Stewart had written nothing for children. But he taught himself how to write for younger readers, who have more limited vocabularies than adult readers. The result was By Covered Wagon to California. The book was published in the popular Landmark Series – Number 42 – and enjoyed great success. It was republished 33 years later, in 1987, as The Pioneers Go West.
His Fulbright year in Greece gave Stewart the chance to research the history of Greek City-States in their original settings. Since his mother had taught him how to read Greek when he was still in high school, Stewart could easily read the histories and manuscripts of ancient Greece. It gave him the idea for what would be his last novel, The Years of the City.
One of Stewart’s literary devices was the use of non-human characters as the protagonists of his novels. By the mid-1950s he’d used a storm, a fire, a place – and in Earth Abides – the ecosystem as protagonist. In this novel, the protagonist was an ancient Greek City state, the fictional Phrax.
The novel opens with the founding of Phrax by a boatload of colonists which includes a child who is the only survivor of the sack of another city. During the early years of Phrax, the city grows into a strong community of ethical, hard-working people. Citizens successfully defeat an enemy known as The Horde, in what might be called the city’s high-water mark.

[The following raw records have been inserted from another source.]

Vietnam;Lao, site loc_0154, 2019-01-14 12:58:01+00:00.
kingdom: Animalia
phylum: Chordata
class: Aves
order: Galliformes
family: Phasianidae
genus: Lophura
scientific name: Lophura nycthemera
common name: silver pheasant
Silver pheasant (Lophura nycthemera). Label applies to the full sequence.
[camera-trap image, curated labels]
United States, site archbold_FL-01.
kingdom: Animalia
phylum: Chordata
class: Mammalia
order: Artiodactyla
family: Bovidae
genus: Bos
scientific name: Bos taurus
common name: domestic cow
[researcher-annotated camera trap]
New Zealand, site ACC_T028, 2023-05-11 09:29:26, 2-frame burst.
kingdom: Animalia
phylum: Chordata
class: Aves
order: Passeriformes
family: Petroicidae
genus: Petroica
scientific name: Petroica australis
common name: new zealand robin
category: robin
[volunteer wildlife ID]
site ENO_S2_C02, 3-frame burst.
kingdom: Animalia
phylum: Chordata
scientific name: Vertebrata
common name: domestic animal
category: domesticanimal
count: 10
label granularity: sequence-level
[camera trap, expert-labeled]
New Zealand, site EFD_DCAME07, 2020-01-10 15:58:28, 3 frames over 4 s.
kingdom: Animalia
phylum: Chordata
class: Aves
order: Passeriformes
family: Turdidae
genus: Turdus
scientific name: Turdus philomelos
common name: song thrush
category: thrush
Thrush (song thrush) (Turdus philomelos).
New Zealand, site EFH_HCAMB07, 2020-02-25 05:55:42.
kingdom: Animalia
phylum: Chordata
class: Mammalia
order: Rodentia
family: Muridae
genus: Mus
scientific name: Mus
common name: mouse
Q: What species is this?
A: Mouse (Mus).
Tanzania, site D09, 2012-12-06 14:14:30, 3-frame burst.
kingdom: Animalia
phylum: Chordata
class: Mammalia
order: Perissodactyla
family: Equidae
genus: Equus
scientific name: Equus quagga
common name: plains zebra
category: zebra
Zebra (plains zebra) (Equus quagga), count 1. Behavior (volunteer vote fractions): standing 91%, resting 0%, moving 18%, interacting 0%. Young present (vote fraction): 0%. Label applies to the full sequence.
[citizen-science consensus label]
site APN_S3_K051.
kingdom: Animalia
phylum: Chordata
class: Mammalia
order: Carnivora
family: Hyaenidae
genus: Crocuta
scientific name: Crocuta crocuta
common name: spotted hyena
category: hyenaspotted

Then, the city’s inhabitants sink slowly into laziness, selfishness, and materialism. The old values are forgotten. They are now ripe for conquest – and it comes, at first, from within. A contractor creates terrorist acts and blames them on “terrorists.” The “old money” gives control of Phrax to the contractor and his thugs, and sinks slowly into softness and decadence. When The Horde attacks again, the people of Phrax are not strong enough to defeat them. The city is sacked and burned to the ground, to pass into (fictional) history. The only survivor is a small boy who manages to hide on one of the town’s ships – and thus, the story has come full circle.
The book was not a success. Although Stewart felt its length was to blame I think it more likely that the dark descriptions of the decadence of the city and the contractor’s use of “terrorists” to make the people fearful hit too close to home. As it does, and it should, today, as once again we hear of “terrorists,” and contractors benefit mightily from the wars that follow.